TEXTO EXTRAÍDO —
El rebrote de las presiones inflacionarias se ha convertido en uno de los temas de mayor relevancia en la actual coyuntura económica, obligando a las autoridades a recalibrar medidas fiscales, monetarias y de ingresos. Pero con un menú de instrumentos macro relativamente acotado respecto a los objetivos perseguidos, inevitablemente la variable de ajuste termina siendo la pérdida de competitividad externa y el aumento de la deuda pública. Frente a esta situación, la recomendación habitual consiste en promover reformas microeconómicas que ayuden a destrabar el potencial de crecimiento de la economía.
El problema con este tipo de medidas es que consumen capital político, ya que toda reforma o cambio regulatorio produce ganadores y perdedores. La naturaleza humana hace que los ganadores tiendan a atribuirse todos los méritos de su mejor fortuna, mientras que los perdedores inevitablemente culparán al gobierno de turno. En el corto plazo, el resultado neto es probablemente negativo para cualquier gobierno, por más que intente explicar que con sus reformas ha logrado colocar a la economía en una trayectoria de mayor crecimiento que beneficia a todos. Un “óptimo de Paretto” para los economistas o un “win-win” para los magos del marketing político. Pero más allá de estas limitantes, siempre hay algo que se puede hacer en la dirección correcta.
En ese sentido, algunos legisladores de la coalición republicana vienen insistiendo desde hace tiempo sobre las diferencias grotescas en los precios de algunos productos importados respecto a los de países vecinos. Hasta el presidente Lacalle Pou hizo referencia hace unas semanas a la inexplicable diferencia en el precio de la pasta de dientes, explicando la necesidad de introducir medidas que permitan bajar los precios de estos productos en plaza.
Lo curioso es que, tras décadas de desmantelamiento de la industria sustitutiva de importaciones ante el altar del libre mercado, hayamos llegado a una situación en la que sean justamente esos productos “transados internacionalmente” -que no compiten con una industria nacional virtualmente desaparecida de esos segmentos–, los que se encuentren fuera de precio. Esto no solo desafía a los libros de texto, que convenientemente dejan para el final los capítulos referidos al equilibrio de mercados en situación de competencia monopólica, cuando la realidad de la estructura económica actual obligaría a incluirlos en el prólogo. También sirve como testigo de la manifiesta indiferencia de las gestiones económicas anteriores que, vía regulaciones estrambóticas, permitieron a algunos importadores capturar rentas que la fenecida industria nacional jamás hubiera soñado en obtener. No en vano la permanente conversión de fabricantes en importadores.

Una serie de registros
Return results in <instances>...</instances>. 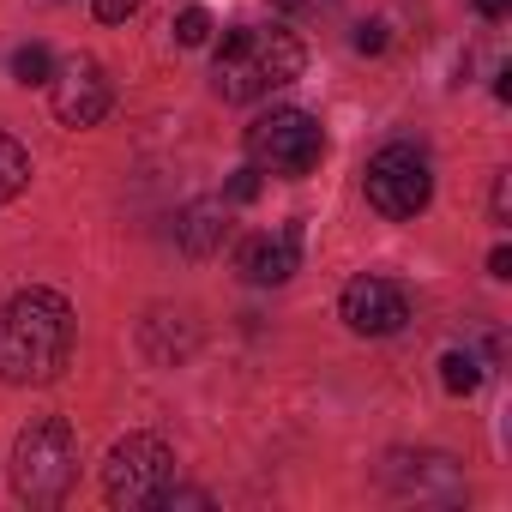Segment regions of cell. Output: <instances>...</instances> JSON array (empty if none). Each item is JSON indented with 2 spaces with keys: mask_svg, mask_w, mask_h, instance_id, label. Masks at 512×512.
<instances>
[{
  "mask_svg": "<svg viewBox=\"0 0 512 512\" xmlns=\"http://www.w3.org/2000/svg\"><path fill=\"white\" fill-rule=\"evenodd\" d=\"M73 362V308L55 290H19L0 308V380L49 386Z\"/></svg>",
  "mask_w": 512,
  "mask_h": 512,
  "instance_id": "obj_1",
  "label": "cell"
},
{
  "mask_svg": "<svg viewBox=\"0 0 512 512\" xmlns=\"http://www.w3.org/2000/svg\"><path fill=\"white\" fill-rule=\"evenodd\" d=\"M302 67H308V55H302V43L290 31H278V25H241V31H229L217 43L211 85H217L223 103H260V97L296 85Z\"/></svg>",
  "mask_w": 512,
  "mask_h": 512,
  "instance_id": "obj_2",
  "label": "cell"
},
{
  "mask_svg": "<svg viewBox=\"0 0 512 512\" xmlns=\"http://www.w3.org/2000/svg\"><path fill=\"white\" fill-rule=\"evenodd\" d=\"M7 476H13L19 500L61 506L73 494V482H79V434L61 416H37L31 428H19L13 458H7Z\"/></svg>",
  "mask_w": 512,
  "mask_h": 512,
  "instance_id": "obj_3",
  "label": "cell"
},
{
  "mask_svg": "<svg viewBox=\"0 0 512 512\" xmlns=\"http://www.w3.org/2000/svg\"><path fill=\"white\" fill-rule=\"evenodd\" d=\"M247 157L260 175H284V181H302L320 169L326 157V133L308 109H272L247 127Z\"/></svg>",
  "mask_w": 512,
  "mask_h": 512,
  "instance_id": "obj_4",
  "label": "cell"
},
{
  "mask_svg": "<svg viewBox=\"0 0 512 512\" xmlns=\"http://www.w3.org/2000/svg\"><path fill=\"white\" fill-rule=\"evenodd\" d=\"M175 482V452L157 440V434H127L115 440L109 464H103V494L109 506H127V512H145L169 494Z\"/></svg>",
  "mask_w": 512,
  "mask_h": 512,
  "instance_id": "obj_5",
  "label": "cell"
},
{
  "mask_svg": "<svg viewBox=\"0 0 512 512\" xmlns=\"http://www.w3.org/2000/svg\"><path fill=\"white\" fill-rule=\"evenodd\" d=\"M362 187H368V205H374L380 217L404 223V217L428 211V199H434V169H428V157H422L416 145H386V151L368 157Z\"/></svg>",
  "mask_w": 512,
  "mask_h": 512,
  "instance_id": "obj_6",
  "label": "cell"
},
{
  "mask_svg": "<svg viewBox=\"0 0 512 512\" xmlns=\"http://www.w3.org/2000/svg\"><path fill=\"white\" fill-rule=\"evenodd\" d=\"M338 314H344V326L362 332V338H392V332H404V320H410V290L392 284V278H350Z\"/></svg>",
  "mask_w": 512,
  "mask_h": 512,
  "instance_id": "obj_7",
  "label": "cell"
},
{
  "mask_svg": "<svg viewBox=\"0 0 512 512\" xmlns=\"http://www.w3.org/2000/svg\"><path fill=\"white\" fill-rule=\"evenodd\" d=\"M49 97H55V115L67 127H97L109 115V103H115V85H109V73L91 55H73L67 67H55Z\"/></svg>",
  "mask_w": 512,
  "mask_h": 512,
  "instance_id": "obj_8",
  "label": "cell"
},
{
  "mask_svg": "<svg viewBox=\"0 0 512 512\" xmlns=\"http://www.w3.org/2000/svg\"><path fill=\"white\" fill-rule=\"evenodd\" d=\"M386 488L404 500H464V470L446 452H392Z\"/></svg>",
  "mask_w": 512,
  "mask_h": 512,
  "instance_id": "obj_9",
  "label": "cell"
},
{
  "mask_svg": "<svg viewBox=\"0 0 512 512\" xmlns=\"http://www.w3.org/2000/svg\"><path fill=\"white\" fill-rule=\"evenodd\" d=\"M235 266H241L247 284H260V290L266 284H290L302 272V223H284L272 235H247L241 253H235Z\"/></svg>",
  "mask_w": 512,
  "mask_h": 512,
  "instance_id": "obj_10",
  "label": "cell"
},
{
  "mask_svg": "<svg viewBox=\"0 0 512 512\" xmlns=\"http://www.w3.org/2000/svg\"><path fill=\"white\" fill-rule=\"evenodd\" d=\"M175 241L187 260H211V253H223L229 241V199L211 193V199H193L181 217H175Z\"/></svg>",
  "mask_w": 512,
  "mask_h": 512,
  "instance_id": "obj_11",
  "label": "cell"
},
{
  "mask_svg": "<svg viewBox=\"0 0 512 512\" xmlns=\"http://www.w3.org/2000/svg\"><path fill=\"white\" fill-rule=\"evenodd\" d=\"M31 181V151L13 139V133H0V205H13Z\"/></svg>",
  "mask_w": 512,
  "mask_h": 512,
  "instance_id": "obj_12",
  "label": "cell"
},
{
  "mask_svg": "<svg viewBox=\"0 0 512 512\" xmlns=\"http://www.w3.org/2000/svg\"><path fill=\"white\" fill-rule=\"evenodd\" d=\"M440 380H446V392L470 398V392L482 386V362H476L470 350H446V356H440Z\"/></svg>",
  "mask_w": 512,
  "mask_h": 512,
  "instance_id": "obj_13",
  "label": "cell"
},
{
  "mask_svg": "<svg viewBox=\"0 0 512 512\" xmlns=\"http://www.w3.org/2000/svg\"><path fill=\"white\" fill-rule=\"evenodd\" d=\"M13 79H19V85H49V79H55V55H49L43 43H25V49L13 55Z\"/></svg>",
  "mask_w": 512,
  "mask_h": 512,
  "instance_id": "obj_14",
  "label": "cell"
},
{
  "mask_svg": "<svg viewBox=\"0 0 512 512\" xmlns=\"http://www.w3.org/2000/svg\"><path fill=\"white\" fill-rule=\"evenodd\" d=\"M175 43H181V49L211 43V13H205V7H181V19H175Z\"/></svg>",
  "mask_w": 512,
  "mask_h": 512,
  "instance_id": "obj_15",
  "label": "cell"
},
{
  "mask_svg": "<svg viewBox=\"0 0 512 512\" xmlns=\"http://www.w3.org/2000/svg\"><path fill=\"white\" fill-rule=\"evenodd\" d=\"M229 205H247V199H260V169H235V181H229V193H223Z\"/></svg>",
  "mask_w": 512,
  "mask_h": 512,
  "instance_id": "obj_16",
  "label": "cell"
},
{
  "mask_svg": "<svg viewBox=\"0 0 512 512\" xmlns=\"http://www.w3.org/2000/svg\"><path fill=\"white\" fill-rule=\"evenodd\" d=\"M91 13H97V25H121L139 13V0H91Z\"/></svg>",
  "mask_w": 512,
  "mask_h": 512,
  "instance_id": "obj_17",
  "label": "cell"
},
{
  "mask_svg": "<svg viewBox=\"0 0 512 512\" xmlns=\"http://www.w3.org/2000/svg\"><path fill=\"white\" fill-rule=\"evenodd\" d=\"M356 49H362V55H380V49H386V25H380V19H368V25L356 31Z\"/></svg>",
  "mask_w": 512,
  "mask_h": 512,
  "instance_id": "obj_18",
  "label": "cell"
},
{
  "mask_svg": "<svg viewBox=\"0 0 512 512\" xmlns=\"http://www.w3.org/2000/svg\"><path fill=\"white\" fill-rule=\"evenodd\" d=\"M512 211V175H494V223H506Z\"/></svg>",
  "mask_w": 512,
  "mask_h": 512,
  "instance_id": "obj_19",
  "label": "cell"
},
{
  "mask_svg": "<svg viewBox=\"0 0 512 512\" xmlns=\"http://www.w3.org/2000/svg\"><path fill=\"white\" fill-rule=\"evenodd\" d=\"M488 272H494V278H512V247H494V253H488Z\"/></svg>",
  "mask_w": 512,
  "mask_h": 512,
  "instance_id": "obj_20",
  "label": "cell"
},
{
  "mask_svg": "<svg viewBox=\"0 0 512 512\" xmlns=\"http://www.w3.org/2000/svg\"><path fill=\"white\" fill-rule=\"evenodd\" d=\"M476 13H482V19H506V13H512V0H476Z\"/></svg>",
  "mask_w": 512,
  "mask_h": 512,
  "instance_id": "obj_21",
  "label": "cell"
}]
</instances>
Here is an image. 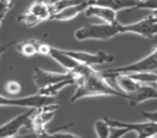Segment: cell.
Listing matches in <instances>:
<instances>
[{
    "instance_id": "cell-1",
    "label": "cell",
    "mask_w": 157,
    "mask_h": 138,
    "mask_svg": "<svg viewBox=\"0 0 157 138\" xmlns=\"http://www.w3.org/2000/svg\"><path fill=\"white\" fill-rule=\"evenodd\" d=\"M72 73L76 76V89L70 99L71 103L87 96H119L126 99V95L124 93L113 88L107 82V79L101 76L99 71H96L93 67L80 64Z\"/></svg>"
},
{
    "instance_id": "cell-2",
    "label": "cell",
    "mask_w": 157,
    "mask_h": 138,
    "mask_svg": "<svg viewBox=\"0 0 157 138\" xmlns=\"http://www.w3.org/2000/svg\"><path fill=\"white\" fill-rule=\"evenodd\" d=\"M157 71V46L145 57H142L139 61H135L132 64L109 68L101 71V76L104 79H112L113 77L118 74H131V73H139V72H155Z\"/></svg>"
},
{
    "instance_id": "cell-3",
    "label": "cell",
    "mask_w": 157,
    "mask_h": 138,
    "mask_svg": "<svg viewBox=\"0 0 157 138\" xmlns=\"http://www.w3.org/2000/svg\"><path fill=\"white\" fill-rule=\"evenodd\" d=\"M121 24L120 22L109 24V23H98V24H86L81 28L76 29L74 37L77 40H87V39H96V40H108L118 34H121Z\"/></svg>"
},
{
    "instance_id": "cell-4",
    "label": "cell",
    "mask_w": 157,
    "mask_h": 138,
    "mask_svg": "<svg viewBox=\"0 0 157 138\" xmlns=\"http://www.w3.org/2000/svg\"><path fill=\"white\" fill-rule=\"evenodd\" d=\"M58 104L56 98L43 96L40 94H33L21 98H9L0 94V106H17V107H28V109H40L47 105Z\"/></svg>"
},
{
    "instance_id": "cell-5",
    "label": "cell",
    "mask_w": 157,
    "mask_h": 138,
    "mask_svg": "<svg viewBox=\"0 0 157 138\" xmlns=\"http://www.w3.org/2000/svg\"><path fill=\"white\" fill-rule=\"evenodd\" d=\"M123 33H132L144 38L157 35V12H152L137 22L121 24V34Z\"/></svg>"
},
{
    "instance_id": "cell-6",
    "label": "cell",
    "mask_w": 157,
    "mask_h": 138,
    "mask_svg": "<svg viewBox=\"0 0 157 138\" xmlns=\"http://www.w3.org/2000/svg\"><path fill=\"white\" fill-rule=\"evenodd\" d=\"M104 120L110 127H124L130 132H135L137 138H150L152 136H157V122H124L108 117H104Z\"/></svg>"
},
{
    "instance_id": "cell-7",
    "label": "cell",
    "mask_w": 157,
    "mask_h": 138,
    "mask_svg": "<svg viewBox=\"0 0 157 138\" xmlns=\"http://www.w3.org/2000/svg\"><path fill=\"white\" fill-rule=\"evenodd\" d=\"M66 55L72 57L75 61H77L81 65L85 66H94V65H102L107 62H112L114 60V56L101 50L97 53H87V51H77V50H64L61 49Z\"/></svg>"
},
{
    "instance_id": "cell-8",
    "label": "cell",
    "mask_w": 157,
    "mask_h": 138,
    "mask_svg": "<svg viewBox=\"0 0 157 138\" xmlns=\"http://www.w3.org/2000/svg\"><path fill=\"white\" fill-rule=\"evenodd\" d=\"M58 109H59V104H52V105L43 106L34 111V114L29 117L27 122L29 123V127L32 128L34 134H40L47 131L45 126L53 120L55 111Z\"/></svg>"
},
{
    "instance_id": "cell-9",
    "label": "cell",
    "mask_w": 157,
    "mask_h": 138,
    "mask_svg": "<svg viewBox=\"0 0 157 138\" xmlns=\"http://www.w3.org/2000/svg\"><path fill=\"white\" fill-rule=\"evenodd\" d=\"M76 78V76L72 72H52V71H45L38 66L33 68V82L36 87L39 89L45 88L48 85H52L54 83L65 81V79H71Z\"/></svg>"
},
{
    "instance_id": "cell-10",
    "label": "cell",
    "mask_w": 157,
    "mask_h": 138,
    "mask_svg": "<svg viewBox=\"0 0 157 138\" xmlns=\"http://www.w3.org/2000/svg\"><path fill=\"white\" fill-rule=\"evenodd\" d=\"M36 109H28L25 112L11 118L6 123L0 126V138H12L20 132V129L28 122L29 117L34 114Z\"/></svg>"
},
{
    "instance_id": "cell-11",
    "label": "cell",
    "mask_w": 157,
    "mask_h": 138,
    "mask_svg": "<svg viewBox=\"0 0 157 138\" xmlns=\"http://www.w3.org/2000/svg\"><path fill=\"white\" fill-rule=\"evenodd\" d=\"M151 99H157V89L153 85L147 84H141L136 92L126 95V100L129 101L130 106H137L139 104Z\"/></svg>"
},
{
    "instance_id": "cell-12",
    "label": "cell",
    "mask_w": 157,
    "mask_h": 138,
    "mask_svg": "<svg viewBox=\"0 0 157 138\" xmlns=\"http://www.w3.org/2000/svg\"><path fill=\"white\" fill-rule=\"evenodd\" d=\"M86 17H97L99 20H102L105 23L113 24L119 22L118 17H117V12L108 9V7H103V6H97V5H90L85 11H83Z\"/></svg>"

DESAFÍO 1 — Explica en una a tres oraciones por qué, según el texto sobre la inflación y las reformas microeconómicas, ese tipo de reformas consume capital político.
DESAFÍO 2 — Prosigue el texto sobre la inflación y los precios de los productos importados a partir de su última oración.

RESPUESTA ESCRITA 1 — Toda reforma o cambio regulatorio produce ganadores y perdedores. Los ganadores tienden a atribuirse todos los méritos de su mejor fortuna, mientras que los perdedores culpan al gobierno de turno. Por eso, en el corto plazo, el resultado neto probablemente sea negativo para cualquier gobierno.

RESPUESTA ESCRITA 2 —
La industria nacional tuvo mucho que ver con la formación de esa clase media de la que los uruguayos tanto nos enorgullecemos hasta el día de hoy. El motivo fundamental es que la industria tiende a producir más ganancias de productividad que el resto de los sectores, permitiendo elevar el nivel de ingresos a toda la población. Al mismo tiempo, permite absorber la mano de obra expulsada por el sector agrícola, resultado de su permanente ganancia de productividad, tan necesaria para la competitividad externa y la generación de divisas. Esto explica por qué en las tres décadas que transcurrieron desde el gobierno del Dr. Gabriel Terra y de Luis Batlle Berres se pusiera tanto énfasis en el desarrollo industrial.
Pero para la década del ´60 el FMI entraría en nuestras vidas, de la mano de una liberalización indiscriminada de importaciones que asestó el primer golpe a la industria nacional. Luego vendría la crisis del ´82 y la “salida” del Plan Brady, receta que el Consenso de Washington reservaría para la región. Estos constituyeron los hitos fundamentales de ese proceso de “desindustrialización prematura” –utilizando el término acuñado por Dani Rodrik–, que dio lugar a la creciente fragmentación del tejido social uruguayo y al proceso de vaciamiento de la clase media.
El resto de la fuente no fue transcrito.